(Task brief)
Find the lines of data that contain the string "assets", then list them.

Stored data

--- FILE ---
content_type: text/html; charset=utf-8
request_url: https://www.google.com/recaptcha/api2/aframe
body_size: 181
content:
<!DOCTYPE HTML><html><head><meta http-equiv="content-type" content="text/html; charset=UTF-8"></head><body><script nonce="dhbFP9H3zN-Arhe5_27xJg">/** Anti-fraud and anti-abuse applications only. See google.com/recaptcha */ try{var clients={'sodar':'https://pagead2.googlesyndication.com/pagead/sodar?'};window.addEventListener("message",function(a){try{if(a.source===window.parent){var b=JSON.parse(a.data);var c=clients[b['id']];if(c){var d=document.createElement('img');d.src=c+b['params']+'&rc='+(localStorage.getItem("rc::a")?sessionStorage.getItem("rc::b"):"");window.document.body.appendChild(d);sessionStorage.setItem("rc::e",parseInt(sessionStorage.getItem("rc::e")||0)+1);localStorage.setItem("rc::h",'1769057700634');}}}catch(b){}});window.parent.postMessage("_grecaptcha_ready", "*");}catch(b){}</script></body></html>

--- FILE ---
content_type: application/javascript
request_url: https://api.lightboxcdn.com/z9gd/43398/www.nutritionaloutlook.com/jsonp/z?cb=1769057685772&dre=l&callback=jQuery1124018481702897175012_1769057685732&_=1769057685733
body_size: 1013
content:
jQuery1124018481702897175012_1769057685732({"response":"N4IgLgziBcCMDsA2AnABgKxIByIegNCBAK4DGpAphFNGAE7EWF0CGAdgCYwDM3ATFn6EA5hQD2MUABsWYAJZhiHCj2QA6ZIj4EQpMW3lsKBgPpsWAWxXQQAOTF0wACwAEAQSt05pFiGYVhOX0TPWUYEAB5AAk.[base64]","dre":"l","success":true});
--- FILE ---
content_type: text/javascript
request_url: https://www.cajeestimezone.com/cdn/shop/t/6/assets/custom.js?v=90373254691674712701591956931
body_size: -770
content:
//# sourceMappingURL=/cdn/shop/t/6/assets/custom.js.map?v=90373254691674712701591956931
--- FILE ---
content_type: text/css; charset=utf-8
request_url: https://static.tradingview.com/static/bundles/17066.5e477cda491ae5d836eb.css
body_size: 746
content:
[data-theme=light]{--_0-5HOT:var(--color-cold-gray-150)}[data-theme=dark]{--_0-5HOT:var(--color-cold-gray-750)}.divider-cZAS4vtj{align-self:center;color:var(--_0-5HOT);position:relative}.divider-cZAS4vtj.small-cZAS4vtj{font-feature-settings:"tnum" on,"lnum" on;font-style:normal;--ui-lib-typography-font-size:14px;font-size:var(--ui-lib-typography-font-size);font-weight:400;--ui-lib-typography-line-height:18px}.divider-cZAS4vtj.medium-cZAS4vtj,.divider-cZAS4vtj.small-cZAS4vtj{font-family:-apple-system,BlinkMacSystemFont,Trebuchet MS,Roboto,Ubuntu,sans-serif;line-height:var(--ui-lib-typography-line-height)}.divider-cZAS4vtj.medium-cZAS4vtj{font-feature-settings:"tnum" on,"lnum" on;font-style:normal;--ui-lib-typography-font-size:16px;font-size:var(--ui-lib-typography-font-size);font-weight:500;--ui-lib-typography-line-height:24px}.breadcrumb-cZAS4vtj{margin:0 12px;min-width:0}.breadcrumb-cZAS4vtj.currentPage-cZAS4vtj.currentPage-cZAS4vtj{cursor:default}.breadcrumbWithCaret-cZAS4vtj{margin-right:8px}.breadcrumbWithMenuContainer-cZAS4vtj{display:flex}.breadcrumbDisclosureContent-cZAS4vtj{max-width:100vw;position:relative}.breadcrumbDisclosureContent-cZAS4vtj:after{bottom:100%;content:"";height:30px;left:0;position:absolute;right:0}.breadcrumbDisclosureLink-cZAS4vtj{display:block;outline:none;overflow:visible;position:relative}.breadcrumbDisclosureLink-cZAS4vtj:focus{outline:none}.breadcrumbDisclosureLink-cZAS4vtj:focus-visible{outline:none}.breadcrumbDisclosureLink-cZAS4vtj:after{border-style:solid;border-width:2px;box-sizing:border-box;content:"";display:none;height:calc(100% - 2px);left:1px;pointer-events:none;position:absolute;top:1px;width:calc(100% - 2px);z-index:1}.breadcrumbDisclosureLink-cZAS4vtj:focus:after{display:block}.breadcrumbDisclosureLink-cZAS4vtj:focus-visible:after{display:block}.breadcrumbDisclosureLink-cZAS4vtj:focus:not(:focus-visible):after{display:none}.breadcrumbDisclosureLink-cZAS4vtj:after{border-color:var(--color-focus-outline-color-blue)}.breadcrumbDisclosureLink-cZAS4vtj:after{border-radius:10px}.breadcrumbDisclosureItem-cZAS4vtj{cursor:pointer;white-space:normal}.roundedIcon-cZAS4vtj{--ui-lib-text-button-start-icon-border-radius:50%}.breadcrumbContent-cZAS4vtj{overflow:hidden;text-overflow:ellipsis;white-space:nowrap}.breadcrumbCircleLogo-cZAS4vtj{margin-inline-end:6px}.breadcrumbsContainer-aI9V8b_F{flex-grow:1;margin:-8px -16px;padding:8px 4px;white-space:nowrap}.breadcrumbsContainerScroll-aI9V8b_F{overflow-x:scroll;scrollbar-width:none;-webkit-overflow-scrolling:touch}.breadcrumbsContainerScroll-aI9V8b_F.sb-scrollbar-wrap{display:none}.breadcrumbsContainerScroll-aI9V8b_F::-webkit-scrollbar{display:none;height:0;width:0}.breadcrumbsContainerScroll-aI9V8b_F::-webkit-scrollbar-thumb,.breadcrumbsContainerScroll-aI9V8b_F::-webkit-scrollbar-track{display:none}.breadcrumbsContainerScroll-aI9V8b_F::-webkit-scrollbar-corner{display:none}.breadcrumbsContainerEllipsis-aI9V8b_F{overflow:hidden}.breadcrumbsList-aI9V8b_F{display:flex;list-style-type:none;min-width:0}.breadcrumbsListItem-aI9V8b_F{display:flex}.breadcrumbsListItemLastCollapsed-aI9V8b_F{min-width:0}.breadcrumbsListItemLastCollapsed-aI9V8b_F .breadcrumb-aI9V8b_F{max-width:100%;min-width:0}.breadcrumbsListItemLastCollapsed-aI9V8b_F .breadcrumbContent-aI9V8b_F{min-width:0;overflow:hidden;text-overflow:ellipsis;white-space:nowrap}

(Written solution)
request_url: https://www.cajeestimezone.com/cdn/shop/t/6/assets/custom.js?v=90373254691674712701591956931
//# sourceMappingURL=/cdn/shop/t/6/assets/custom.js.map?v=90373254691674712701591956931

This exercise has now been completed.